So your a glue sniffer huh?  :)

bamboo

how old is it?---it has a shelf life

I use the tail end of old cans for gluing jigs and household fixes

bow materials are too expensive to be guessing on the glue!
Mike

T Folts

Here is a answer for you. I googled it.
Epoxy gets its strength when a matrix is formed, which happens because "amine" (NH3) groups on each hardener molecule form strong bonds with "epoxy" groups on each resin molecule.  (This part I am sure of; all the rest is a guess.)
When hardener ages, some of the NH3 bonds are broken by water and CO2 in the air. NH4 (ammonia gas) is released (thus the smell), and amine blush molecules are formed.
Now there are fewer NH3 groups to bond with the epoxy groups.  Thus, the curing reaction time increases.
US ARMY 1984-1988

snapper1d

I shut down my business about 6 years ago and from time to time still build a new bow and still using the same smoothon.It has the ammonia smell like that but still works fine.

soy

Thanks guys....and Roy, I cannot confirm or deny your question    :dunno:

LittleBen

I get that smell everytime I open my smooth-on from the day I bought it practically ... and I went through the whole pint kit in about 6 weeks.

I think it's fine. It's relatively non-critical ratio since it can be mixed from 1:1 to 1:2 hardener to resin. As mentioned, might cure slower, but if you're baking it it's probably irrelevant because a ridiculous amount of curing happens in those 4-8hours.

mwosborn

Have used smooth on after sitting for well over a year and it has worked fine.

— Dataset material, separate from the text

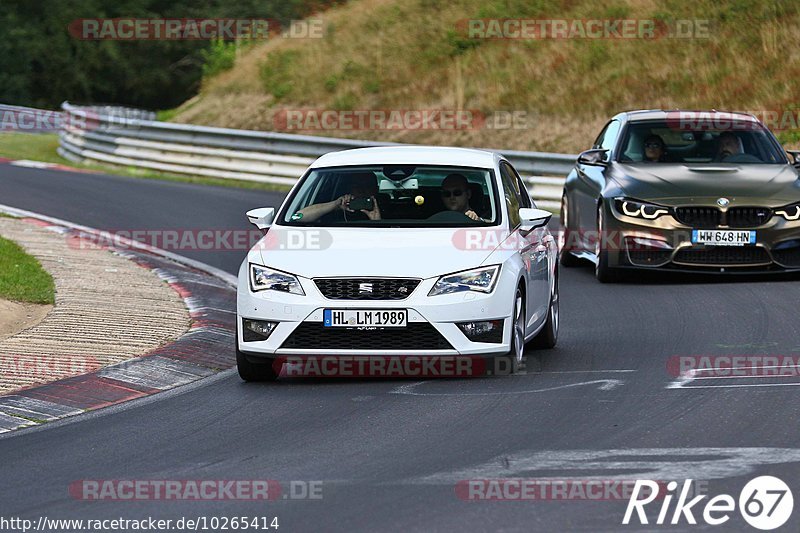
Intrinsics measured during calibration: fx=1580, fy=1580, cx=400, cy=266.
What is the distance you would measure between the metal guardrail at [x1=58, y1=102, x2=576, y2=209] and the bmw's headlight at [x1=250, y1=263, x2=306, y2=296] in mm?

I don't know the chemistry behind the bonding in smooth on - but I do know that amine groups are  NH2 that are usually bonded to a carbon in an organic molecule.  Ammonia gas is NH3.
Enjoy the hunt!  - Mitch

7 Lakes

When the brown part starts hardening/drying out on it's own, don't use it.  If it mixes different than you are used to... throw it away.